Goal of the exercise: Copy the listing below word for word, from the line containing "What is the measured" through the line containing "Answer: rice seedling", inclusive.

◆ ◆ ◆

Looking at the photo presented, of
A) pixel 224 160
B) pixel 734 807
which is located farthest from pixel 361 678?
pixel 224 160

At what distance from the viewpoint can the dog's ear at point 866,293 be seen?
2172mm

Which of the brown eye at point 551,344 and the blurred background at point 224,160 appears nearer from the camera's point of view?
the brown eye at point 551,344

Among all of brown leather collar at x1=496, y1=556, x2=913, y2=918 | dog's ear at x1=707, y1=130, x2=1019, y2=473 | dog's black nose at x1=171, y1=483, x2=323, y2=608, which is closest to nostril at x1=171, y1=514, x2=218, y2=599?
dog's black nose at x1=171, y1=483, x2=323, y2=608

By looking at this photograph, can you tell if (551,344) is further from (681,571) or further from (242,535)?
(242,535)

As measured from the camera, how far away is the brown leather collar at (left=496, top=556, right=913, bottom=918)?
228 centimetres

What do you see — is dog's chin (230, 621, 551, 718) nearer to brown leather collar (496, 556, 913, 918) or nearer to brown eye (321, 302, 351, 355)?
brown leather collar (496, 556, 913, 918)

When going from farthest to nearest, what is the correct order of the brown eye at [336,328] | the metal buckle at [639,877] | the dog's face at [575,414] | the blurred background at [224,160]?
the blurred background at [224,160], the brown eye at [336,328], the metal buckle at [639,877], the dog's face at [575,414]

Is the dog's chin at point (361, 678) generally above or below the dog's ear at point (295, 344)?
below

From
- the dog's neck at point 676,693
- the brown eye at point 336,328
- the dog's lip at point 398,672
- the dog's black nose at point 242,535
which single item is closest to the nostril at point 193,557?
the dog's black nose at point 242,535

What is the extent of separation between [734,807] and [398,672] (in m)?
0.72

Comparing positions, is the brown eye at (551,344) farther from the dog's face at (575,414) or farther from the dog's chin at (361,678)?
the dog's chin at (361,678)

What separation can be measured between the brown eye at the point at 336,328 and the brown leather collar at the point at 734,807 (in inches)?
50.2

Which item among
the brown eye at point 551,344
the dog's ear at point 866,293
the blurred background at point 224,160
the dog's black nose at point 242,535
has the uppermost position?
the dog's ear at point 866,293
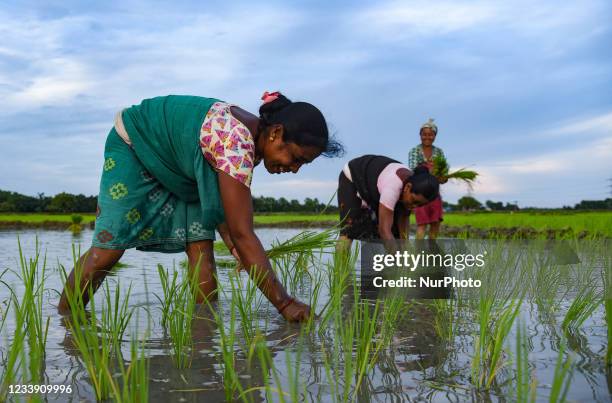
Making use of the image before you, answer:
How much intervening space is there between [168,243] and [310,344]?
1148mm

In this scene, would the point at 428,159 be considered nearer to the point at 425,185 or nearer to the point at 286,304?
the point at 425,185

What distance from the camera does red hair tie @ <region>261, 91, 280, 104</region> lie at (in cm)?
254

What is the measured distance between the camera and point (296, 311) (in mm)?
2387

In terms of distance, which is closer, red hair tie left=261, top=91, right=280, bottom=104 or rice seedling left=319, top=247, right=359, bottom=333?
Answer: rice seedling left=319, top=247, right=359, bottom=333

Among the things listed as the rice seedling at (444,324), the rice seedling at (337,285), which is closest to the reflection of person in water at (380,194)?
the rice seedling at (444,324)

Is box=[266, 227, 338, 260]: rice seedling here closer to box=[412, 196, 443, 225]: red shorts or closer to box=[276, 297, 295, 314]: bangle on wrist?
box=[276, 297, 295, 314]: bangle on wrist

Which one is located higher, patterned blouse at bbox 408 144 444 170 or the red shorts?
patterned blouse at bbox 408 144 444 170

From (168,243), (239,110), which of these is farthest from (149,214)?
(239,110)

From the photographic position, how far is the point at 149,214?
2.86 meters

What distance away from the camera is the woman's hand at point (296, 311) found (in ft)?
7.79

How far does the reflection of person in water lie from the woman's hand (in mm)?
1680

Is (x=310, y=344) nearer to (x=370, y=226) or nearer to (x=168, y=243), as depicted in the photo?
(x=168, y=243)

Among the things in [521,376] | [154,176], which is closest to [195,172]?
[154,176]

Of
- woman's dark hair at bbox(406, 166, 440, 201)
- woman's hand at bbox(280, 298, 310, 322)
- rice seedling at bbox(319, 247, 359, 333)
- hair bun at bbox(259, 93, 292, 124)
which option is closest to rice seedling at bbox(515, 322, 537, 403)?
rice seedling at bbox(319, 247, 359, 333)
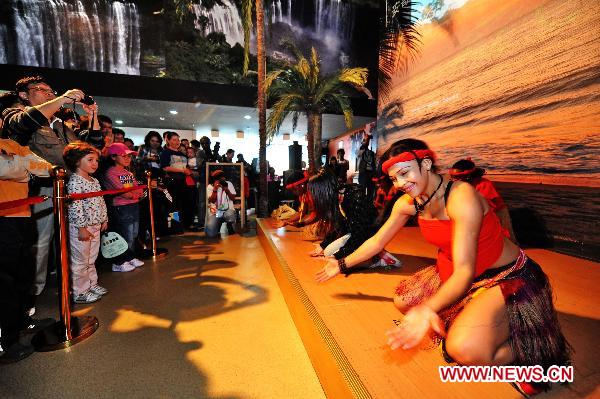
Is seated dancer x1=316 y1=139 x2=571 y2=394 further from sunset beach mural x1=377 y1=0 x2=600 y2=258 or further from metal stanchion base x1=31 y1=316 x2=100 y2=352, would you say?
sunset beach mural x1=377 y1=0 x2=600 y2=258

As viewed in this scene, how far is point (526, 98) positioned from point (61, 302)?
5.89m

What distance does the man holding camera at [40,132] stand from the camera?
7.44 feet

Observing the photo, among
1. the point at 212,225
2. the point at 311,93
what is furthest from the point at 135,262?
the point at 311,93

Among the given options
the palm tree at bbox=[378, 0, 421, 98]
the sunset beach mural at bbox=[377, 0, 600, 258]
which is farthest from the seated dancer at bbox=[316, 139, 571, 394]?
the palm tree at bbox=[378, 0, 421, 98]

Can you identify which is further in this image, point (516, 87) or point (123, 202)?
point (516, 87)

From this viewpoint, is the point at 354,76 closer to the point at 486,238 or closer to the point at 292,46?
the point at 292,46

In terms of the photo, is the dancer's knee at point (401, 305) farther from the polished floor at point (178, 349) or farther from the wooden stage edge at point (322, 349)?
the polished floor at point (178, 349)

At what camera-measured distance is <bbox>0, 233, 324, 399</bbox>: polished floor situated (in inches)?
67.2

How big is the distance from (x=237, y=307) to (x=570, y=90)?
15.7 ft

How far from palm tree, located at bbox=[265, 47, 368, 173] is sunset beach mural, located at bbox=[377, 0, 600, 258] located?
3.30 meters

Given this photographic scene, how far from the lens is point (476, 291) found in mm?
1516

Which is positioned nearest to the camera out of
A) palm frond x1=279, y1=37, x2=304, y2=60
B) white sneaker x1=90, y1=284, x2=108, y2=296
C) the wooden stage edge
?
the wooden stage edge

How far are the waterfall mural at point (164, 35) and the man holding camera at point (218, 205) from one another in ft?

◆ ◆ ◆

Solution to this exercise:
What is the measured distance between the camera and point (296, 311) (in mm)?
2387

In terms of distance, which is closer, red hair tie left=261, top=91, right=280, bottom=104 or rice seedling left=319, top=247, right=359, bottom=333?
Answer: rice seedling left=319, top=247, right=359, bottom=333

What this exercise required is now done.